In WOUNDS, Will (Armie Hammer) is a charming if world-weary bartender in a New Orleans dive bar. After a bloody fight breaks out between two of the older regulars, a group of millennials flee the scene, and one of them leaves a smartphone behind. Will takes it back to the apartment he shares with his girlfriend, Carrie (Dakota Johnson). When Will opens the phone to track down the owner, he encounters a series of texts from someone begging to be rescued from impending death. Will then sees, among other gruesome imagery, a decapitated head in a pool of blood. The texts now inform Will that he has opened up a portal linked to the occult and human sacrifice, and that he is next. All of this causes added friction to Will and Carrie's already troubled relationship, and Will goes on a hedonistic bender to drown out the sense of impending doom. As Will continues to dissipate, the void in his inner life emerges as something just as frightening as the death cult unleashed by the smartphone.
Is It Any Good?

** Record excerpts **
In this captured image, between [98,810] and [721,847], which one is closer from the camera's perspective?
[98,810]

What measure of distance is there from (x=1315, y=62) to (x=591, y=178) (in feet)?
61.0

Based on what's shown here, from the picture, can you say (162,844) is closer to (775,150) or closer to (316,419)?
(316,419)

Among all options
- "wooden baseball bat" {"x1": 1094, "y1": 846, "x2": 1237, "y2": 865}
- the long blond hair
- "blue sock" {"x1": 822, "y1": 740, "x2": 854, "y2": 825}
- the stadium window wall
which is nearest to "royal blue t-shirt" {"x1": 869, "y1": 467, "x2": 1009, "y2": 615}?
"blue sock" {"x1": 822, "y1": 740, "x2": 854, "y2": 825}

* * *

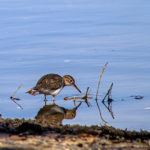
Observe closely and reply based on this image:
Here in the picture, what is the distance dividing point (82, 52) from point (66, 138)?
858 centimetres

** Problem A **
List every proper name that appears in the WOUNDS synopsis, each given once and in order of first appearance.
** Problem B **
Put this sentence from the WOUNDS synopsis into Spanish: "Will takes it back to the apartment he shares with his girlfriend, Carrie (Dakota Johnson)."
** Problem C **
Answer these from the WOUNDS synopsis:
(i) In which city is the dive bar where Will works?
(ii) Who leaves the smartphone behind?
(iii) What does Will do to drown out the sense of impending doom?

** Full output A **
WOUNDS
Will
Armie Hammer
New Orleans
Carrie
Dakota Johnson

** Full output B **
Will lo lleva de vuelta al apartamento que comparte con su novia, Carrie (Dakota Johnson).

** Full output C **
(i) New Orleans
(ii) One of the group of millennials who flee the scene after the fight
(iii) He goes on a hedonistic bender.